April 25th, 2008 by Irene Bellamy

Hungry but tired and not in the mood for serious cooking?   Here are some quick meal ideas that should satify your appetite, and keep your cooking to a minimum. The key is to have certain ingredients in your kitchen, ready to go when needed.  Things like veggies precut, salad pre-packaged ( or cut and washed in a baggie), frozen chicken strips, healthy frozen entrees, fresh fruits, cans of soup (try and stay away from the creamy soups) and lowfat milk.  Having healthy  items available  that you an serve up quickly can help prevent you from wolfing down any fatty snack or high calorie food you find hidden in kitchen cupboards!
Mix a smoothie made with fat-free milk, frozen fruit, and wheat germ.

Drive thru meal:  The smallest fast-food burger (with mustard and ketchup, not mayo) and a no-cal beverage.

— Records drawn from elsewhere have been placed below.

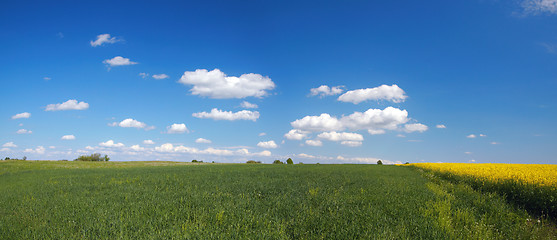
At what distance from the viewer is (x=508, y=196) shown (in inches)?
448

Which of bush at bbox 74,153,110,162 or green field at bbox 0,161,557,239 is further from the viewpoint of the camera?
bush at bbox 74,153,110,162

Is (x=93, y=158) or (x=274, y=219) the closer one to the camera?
(x=274, y=219)

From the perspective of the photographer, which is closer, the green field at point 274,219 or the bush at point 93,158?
the green field at point 274,219

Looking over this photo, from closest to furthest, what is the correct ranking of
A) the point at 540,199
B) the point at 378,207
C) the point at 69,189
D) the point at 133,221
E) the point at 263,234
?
1. the point at 263,234
2. the point at 133,221
3. the point at 378,207
4. the point at 540,199
5. the point at 69,189

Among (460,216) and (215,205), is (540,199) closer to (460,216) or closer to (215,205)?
(460,216)

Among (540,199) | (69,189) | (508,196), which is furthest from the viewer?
(69,189)

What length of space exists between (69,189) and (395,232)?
44.9 feet

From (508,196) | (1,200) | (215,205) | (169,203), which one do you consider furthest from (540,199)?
(1,200)

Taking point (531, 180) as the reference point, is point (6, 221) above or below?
below

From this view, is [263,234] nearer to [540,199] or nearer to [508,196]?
[540,199]

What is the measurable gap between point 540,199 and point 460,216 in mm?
5023

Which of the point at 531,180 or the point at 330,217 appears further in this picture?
the point at 531,180

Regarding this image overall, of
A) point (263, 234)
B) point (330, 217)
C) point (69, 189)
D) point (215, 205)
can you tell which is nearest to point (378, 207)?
point (330, 217)

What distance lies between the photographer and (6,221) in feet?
25.9
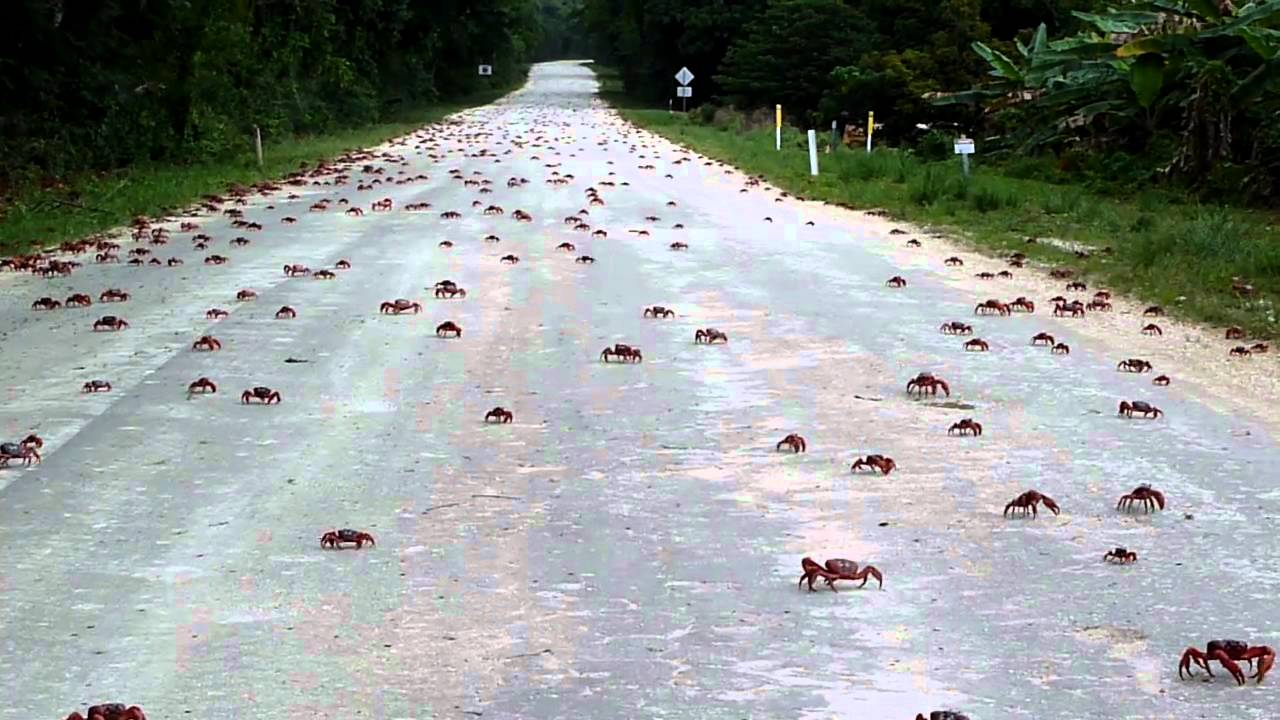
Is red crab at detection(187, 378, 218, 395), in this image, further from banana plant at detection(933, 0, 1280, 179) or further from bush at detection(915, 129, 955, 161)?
bush at detection(915, 129, 955, 161)

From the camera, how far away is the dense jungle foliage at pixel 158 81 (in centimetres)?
2750

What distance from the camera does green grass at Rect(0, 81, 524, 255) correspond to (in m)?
19.5

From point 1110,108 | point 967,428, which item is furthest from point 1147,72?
point 967,428

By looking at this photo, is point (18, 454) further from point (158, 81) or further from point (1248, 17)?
point (158, 81)

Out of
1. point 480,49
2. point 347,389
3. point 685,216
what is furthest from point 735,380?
point 480,49

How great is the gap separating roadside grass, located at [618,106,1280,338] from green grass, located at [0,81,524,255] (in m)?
9.40

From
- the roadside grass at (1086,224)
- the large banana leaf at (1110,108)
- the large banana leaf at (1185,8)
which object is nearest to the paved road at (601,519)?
the roadside grass at (1086,224)

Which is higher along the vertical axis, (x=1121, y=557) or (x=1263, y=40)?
(x=1263, y=40)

Then at home, have an apple or baby carrots.
A peanut butter sandwich on whole wheat bread with a glass of 1 percent milk and an apple.

Precooked chicken strips and microwaved frozen broccoli topped with Parmesan cheese.

A healthy frozen entree with a salad and a glass of 1 percent milk.

Scramble eggs in a nonstick skillet. Pop some asparagus in the microwave, and add whole wheat toast. If your cholesterol levels are normal, you can have seven eggs a week!
A bag of frozen vegetables heated in the microwave, topped with 2 tablespoons of Parmesan cheese and 2 tablespoons of chopped nuts.

Prebagged salad topped with canned tuna, grape tomatoes, shredded reduced-fat cheese, and low-cal Italian dressing.

Keep lean sandwich fixings on hand: whole wheat bread, sliced turkey, reduced-fat cheese, tomatoes, mustard with horseradish.

Heat up a can of good soup.

Cereal, fruit, and fat-free milk makes a good meal anytime.

Try a veggie sandwich from Subway.
Pre-cut fruit for a salad and add yogurt.